Eventually, in the midst of this spiritual dilemma, while going over the writings of the 7th century Chinese monk Shan-dao (613-681), he seems to have had a type of awakening in which the significance of nembutsu hit him like a lightening bolt. Rather than a practice of purification and advancement on a spiritual path, nembutsu was a sign that the individual right here and right now, in the flawed and confused state of samsaric existence of this moment, was already in a state of salvation.
Hōnen’s realization of the significance of nembutsu is based on the apprehension of three factors: time, place and person. When is this? Where am I? Who am I? You could say that this is the driving force of Kamakura Buddhism, with its focusing on the reality of the here and now.
Time
To the Buddhists of Hōnen’s generation, and to many generations before him, the fact that they were living at a time when the Buddha Shakyamuni was no longer preaching in the world was the most regrettable aspect of their existence. Not only that, but they believed in a classification of the period of time after the death of Shakyamuni as a gradual decline in the ability of humans to understand or practice the teachings. By the reckoning of that system, Hōnen was living in the age of the Mappō (末法), the final age, in which people are no longer able to practice Buddhism effectively. What Hōnen witnessed on Mt. Hiei could only have reinforced his belief in this idea.

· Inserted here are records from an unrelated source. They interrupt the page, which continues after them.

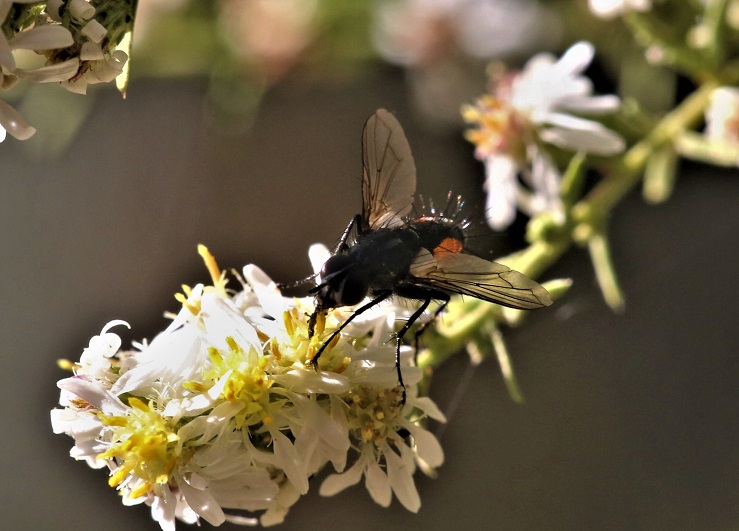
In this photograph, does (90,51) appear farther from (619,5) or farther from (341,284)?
(619,5)

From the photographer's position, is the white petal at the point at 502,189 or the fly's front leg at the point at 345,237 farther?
the white petal at the point at 502,189

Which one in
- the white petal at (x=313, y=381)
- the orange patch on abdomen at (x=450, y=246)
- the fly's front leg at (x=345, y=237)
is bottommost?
the orange patch on abdomen at (x=450, y=246)

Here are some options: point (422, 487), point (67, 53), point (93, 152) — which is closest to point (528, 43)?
point (422, 487)

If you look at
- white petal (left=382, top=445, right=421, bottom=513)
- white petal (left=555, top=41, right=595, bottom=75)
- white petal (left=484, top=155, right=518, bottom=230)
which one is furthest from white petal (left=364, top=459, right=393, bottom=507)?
white petal (left=555, top=41, right=595, bottom=75)

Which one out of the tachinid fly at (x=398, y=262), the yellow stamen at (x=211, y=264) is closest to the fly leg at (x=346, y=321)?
the tachinid fly at (x=398, y=262)

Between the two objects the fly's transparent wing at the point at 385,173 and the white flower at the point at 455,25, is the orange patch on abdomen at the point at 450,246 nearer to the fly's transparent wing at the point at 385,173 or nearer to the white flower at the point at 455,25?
the fly's transparent wing at the point at 385,173

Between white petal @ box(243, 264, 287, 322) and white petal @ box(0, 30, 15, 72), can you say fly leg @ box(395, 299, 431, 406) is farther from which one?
white petal @ box(0, 30, 15, 72)

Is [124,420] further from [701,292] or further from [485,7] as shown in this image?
[701,292]
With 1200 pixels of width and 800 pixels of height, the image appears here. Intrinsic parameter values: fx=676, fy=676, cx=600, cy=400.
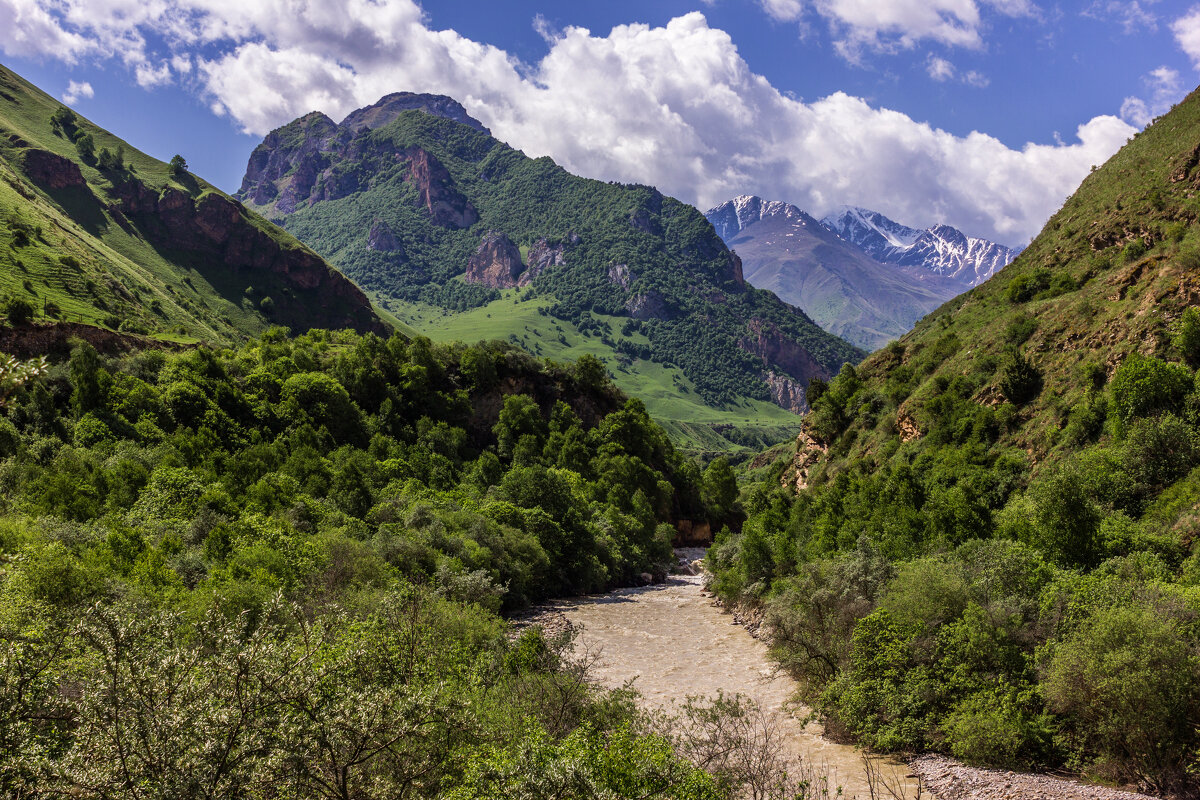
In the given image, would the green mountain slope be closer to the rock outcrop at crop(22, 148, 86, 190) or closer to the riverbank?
the rock outcrop at crop(22, 148, 86, 190)

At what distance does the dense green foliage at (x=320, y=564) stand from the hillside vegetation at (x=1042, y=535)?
12.4 meters

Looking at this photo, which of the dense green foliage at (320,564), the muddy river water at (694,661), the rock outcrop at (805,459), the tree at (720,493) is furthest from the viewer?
the tree at (720,493)

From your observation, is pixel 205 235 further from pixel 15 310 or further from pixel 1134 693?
pixel 1134 693

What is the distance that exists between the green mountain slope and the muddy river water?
79390mm

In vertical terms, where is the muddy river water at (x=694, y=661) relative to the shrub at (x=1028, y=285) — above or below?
below

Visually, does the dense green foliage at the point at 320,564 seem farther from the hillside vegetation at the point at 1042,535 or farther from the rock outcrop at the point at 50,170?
the rock outcrop at the point at 50,170

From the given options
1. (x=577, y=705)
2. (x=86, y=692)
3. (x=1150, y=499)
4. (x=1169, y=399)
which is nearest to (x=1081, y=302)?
(x=1169, y=399)

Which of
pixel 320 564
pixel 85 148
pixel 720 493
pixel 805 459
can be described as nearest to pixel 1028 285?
pixel 805 459

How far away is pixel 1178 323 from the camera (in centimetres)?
3697

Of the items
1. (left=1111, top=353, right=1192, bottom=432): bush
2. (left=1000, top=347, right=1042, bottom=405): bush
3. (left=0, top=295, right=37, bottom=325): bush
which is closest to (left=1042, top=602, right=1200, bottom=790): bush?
(left=1111, top=353, right=1192, bottom=432): bush

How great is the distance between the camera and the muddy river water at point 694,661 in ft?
84.5

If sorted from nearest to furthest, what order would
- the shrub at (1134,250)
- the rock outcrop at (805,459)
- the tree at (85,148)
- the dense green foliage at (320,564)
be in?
the dense green foliage at (320,564)
the shrub at (1134,250)
the rock outcrop at (805,459)
the tree at (85,148)

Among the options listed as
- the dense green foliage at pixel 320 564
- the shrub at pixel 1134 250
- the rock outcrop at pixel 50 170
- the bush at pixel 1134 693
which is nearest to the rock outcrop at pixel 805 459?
the dense green foliage at pixel 320 564

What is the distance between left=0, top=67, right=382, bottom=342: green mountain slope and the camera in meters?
103
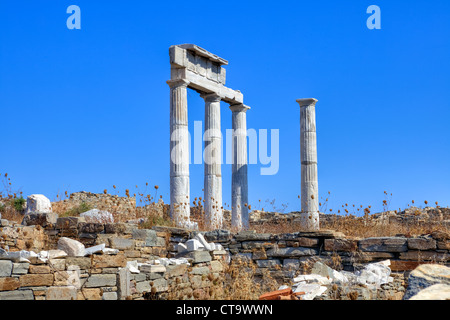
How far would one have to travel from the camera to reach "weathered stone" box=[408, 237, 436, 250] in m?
11.0

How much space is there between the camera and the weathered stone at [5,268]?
24.4 ft

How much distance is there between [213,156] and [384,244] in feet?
28.0

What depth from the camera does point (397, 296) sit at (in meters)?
9.25

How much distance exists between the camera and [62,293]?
7.77 metres

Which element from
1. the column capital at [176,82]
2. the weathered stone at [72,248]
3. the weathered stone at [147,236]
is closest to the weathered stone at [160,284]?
the weathered stone at [72,248]

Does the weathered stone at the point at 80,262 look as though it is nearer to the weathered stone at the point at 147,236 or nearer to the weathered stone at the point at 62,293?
the weathered stone at the point at 62,293

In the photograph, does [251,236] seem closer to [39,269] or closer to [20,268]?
[39,269]

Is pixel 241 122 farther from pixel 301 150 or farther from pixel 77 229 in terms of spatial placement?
pixel 77 229

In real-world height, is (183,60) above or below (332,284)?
above

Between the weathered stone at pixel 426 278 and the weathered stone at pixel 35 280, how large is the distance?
4983mm

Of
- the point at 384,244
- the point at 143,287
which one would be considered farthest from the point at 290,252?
the point at 143,287

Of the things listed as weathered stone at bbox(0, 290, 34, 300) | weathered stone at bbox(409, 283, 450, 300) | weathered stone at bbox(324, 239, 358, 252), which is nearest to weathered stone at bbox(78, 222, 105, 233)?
weathered stone at bbox(0, 290, 34, 300)
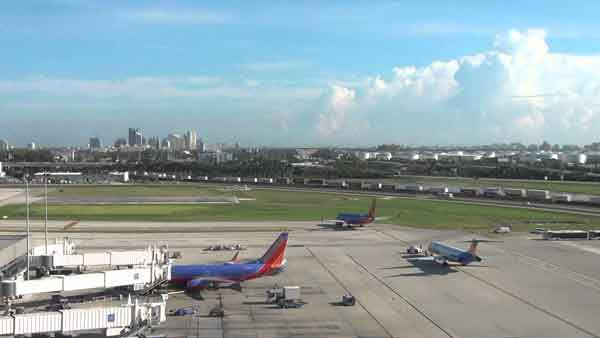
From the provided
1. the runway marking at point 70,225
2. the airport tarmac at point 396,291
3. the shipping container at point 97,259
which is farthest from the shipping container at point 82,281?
the runway marking at point 70,225

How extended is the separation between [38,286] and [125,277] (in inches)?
235

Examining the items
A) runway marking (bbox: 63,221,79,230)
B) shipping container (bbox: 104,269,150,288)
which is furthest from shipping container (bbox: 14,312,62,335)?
runway marking (bbox: 63,221,79,230)

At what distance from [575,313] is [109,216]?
77.3m

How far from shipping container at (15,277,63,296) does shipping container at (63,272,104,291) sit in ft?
1.46

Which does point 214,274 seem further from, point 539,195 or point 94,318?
point 539,195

The time in which Hōnen lived was also a period of warfare among rival warrior clans. The Gempei war between the houses of Taira and Minamoto ushered in a new era with the establishment of a shōgunate in Kamakura.
Place
As stated above, Hōnen lived in late Heian/early Kamakura Japan. Of all the various lands through which the Buddhism of the Indian subcontinent had travelled, Japan was about as far away as you could get. So if Hōnen felt removed from the original Buddha in time, he was equally as removed in space. Thanks to a number of prominent Japanese monks who travelled to China, Buddhism in a number of highly developed forms had been assimilated in Hōnen’s native country.
People
According to the standard view of our unenlightened existence in this world, we are beings who have been blindly struggling in a sea of ignorance for innumerable eons of time. Infected by the three poisons of craving, anger and ignorance, we continue to act (karma = action) in ways that are harmful to self and others. This may be a bleak view of existence but it is meant to wake us up and help us face reality. Hōnen recognized this reality in his own life and longed for a way to break free.
I mentioned Shan-dao above and his importance to Hōnen. In his explanation of the so-called Three Minds 三心 (really three mental attitudes) of the Contemplation Sutra, he interprets the one called Deep Mind 深心 as being of a twofold nature: a) belief in the individual, and b) belief in the Dharma.
Belief in the individual (機の信心) is the belief that one is inextricably caught up in a web of confusion and suffering with no clear way out. Transmigrating endlessly in the six paths of existence, we continue, birth after death after birth after death in a state of ignorance. Belief in the Dharma (法の信心) is the belief that complete enlightenment has been attained in the form of the Sambhogakaya Buddha Amitayus (Amida), and that because of the vows and practices in the bodhisattva stage and the resulting enlightenment, we are already in a state of “Pure Land Birth.”
It is the juxtaposing of these two beliefs that results in the realization that we, here and now, in our present state of delusion, in this imperfect world, at this time in the history of our world, are exactly where we need to be. There is no other place to be. It is a very personal realization rooted in this very life that we are living now.